OBJECTIVE - Pull out every line in the rows below that contains the string "wheel" and copy each one unchanged. Case counts when matching.

PROVIDED INFORMATION -
* start *
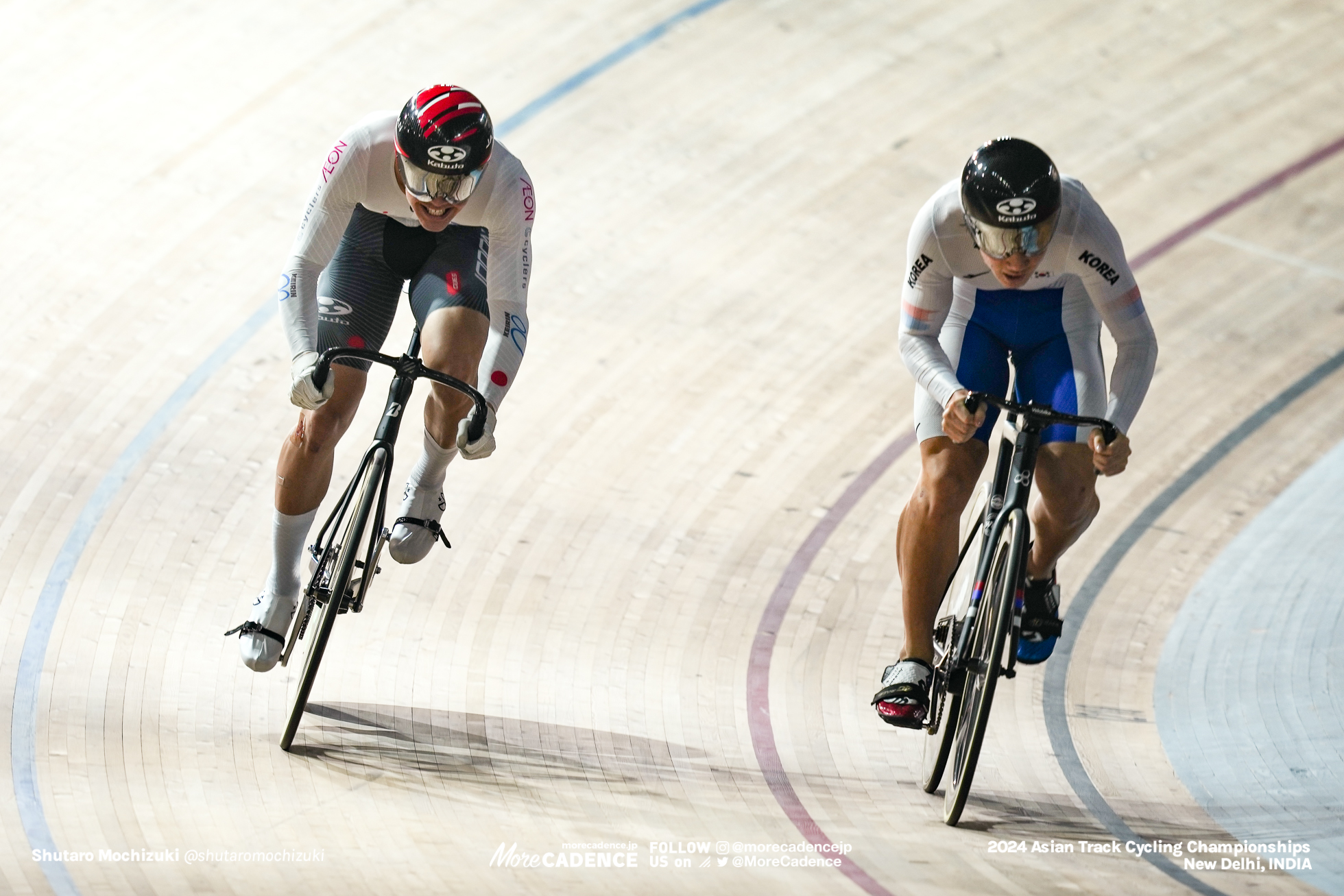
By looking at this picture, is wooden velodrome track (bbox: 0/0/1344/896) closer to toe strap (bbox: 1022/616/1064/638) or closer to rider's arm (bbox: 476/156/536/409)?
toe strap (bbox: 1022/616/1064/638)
* end *
* start *
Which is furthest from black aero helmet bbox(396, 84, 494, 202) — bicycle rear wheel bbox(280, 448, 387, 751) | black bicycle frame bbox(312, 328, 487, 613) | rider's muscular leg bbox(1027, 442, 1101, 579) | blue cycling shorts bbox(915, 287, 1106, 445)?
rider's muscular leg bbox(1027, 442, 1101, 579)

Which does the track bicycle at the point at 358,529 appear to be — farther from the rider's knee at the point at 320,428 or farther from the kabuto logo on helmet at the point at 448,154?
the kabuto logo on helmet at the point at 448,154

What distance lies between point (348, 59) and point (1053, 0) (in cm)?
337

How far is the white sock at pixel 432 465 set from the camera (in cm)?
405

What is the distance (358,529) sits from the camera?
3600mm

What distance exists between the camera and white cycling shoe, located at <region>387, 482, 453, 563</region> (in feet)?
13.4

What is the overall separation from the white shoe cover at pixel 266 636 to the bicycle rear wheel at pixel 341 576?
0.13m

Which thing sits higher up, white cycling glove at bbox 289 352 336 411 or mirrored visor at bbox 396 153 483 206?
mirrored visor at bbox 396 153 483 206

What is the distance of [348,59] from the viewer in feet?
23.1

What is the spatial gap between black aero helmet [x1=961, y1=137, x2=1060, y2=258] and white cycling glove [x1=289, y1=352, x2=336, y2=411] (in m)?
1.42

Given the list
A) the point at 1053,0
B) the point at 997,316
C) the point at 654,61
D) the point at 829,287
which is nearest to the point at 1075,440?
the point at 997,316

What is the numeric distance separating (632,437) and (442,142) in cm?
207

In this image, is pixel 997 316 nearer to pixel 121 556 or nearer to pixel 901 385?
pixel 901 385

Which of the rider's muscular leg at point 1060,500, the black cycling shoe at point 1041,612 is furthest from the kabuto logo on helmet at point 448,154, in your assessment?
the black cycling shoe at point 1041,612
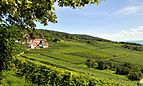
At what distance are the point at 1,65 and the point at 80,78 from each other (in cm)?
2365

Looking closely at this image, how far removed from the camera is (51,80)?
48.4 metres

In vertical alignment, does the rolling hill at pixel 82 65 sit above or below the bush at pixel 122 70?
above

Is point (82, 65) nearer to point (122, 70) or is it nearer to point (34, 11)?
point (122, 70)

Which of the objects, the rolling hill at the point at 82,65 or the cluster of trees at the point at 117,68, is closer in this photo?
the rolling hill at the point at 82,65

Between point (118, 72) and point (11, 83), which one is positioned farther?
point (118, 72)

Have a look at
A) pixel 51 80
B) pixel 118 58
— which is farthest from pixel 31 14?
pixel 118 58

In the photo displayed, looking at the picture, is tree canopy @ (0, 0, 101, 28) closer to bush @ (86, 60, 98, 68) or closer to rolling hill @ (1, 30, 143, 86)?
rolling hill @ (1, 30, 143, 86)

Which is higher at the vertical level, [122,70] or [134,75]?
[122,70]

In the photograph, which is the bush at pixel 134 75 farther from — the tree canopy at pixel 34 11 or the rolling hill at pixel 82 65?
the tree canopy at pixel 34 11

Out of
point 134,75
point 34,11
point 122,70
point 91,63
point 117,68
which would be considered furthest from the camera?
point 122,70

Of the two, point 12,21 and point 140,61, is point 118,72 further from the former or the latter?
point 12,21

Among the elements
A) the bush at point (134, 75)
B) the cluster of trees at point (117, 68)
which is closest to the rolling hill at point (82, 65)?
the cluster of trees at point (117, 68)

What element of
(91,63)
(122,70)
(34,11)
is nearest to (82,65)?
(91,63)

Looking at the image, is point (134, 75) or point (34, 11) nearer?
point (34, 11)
* end *
OUTPUT -
Which is furthest from black aero helmet bbox(396, 84, 494, 202) — bicycle rear wheel bbox(280, 448, 387, 751) | black bicycle frame bbox(312, 328, 487, 613) | rider's muscular leg bbox(1027, 442, 1101, 579) | blue cycling shorts bbox(915, 287, 1106, 445)?
What is the overall separation from the white shoe cover at pixel 266 636 to the bicycle rear wheel at pixel 341 576?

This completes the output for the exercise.